O ministro Joaquim Barbosa, relator do processo do mensalão em julgamento no Supremo Tribunal Federal (STF), condenou 11 dos 13 réus acusados por formação de quadrilha, entre eles o ex-ministro da Casa Civil José Dirceu, apontado como o comandante do esquema. O relator afirmou que eles se associaram para cometer crimes contra a administração pública e contra o sistema financeiro nacional, além de lavagem de dinheiro.
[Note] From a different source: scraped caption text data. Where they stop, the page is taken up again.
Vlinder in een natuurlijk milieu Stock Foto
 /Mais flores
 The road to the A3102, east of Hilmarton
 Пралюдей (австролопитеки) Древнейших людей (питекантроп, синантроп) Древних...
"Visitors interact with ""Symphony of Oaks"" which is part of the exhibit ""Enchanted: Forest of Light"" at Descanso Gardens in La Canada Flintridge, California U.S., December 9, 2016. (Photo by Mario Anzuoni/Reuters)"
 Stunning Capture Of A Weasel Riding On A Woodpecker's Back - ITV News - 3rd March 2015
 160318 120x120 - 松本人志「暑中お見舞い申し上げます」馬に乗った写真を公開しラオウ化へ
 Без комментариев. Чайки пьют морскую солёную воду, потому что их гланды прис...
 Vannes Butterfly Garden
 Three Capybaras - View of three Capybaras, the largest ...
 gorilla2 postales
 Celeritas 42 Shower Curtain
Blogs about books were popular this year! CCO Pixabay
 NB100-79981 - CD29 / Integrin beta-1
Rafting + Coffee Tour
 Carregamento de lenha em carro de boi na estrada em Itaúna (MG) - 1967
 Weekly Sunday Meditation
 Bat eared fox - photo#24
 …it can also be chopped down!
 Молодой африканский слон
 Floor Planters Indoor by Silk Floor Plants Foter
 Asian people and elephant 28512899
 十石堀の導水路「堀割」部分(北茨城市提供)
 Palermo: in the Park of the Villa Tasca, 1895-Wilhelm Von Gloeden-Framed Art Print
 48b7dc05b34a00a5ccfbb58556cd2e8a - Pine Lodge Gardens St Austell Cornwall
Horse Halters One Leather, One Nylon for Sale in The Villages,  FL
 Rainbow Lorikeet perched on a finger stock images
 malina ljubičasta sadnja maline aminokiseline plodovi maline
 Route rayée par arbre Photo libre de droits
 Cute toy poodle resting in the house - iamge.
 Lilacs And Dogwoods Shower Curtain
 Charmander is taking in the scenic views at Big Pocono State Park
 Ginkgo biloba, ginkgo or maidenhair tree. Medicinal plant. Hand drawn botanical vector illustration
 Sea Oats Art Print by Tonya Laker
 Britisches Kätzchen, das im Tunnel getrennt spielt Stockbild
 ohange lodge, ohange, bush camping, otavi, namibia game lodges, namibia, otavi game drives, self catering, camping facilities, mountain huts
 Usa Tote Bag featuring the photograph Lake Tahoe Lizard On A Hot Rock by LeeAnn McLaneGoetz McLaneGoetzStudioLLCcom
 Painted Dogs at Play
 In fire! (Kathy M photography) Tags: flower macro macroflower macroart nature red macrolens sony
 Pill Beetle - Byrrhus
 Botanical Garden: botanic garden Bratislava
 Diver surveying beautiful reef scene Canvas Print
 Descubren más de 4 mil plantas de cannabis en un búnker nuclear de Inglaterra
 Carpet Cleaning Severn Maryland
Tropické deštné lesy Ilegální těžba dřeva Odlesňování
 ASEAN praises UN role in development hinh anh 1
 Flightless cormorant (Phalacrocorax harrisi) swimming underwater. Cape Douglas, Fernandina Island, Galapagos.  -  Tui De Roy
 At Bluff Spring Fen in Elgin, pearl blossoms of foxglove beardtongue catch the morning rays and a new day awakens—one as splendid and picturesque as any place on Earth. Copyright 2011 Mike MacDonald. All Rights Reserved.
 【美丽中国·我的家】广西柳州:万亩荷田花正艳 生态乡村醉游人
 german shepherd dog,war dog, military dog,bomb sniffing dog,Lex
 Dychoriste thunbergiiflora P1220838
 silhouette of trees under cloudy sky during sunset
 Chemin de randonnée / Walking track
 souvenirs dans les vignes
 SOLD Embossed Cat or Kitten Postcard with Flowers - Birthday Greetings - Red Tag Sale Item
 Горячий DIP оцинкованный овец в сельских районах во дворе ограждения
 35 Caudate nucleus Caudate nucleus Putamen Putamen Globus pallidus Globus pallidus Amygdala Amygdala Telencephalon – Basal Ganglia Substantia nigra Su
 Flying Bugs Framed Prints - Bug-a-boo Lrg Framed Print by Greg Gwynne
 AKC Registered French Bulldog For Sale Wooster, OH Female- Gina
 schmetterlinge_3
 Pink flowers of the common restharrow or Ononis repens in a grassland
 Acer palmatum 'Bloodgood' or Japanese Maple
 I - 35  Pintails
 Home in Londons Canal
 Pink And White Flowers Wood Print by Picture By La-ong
A maioria dos réus já foi condenada por esses crimes no julgamento de itens anteriores desse processo.
O ministro considerou que os três núcleos - político, operacional ou publicitário e o financeiro - apontados na denúncia do Ministério Público trabalhavam de forma conjunta para corromper parlamentares com a finalidade de ampliar e manter a base aliada ao governo na época, praticando crime. “Havia divisão de tarefas no grupo, comum aos grupos organizados formados para cometer crimes”, disse o ministro.
OUTROS RÉUS
Depois de considerar o ex-ministro José Dirceu o coordenador do grupo, na leitura de seu voto na sessão de quarta-feira, o ministro elencou a participação dos demais réus na conclusão de seu voto. Delúbio, afirmou o ministro, era responsável por indicar os nomes dos beneficiados e os valores a serem entregues. Esses recursos, continuou Barbosa, eram lavados por meio do Banco Rural, que, por sua vez, ocultava os reais beneficiários nas informações que encaminhava ao Coaf e ao Banco Central.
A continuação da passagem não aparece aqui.